A /pkgs resource that provides a searchable list of links to all packages in the catalog. The complete list is cacheable and supports GET and HEAD requests. Supported formats are text/html and some Racket-specific content type like application/vnd.racket.catalog. POST requests of type application/vnd.racket.catalog, application/x-www-form-urlencoded, and possibly application/json allow creating new packages and return 201 Created responses with a Location header identifying the URL of the new package. Searching can be done client side with Javascript. If the list of packages gets too large, we can move search server-side into a group of /pkgs?search={terms} resources and use pagination or range requests to limit the number of packages returned.
A group of /pkg/{name} resources that provide text/html and application/vnd.racket.catalog representations of a package that are cacheable. PUT requests edit the package and DELETE requests delete it. Markup for editing and deleting the package can be hidden by default and revealed by Javascript that looks for the presence of an auth cookie. Packages should probably also allow application/json when viewing or editing the package to make browser integration easier. NoScript is tricky here and would require some tweaks.

=======

Copy the stretch of the package catalog text from "A /pkgs resource" through "of packages returned.", changing "Javascript" to "JavaScript".

- Information provided:
=======

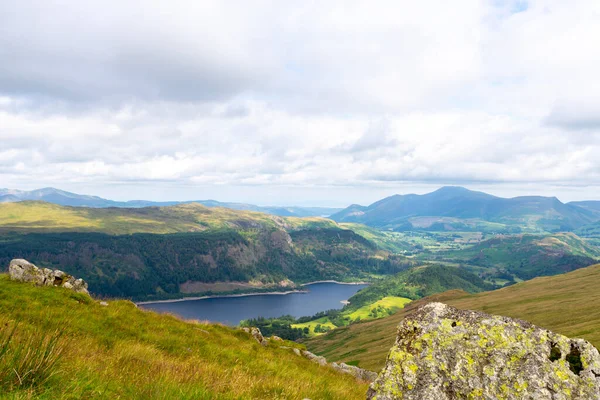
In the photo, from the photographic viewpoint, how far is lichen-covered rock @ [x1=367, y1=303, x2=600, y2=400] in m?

=======

- Solved problem:
A /pkgs resource that provides a searchable list of links to all packages in the catalog. The complete list is cacheable and supports GET and HEAD requests. Supported formats are text/html and some Racket-specific content type like application/vnd.racket.catalog. POST requests of type application/vnd.racket.catalog, application/x-www-form-urlencoded, and possibly application/json allow creating new packages and return 201 Created responses with a Location header identifying the URL of the new package. Searching can be done client side with JavaScript. If the list of packages gets too large, we can move search server-side into a group of /pkgs?search={terms} resources and use pagination or range requests to limit the number of packages returned.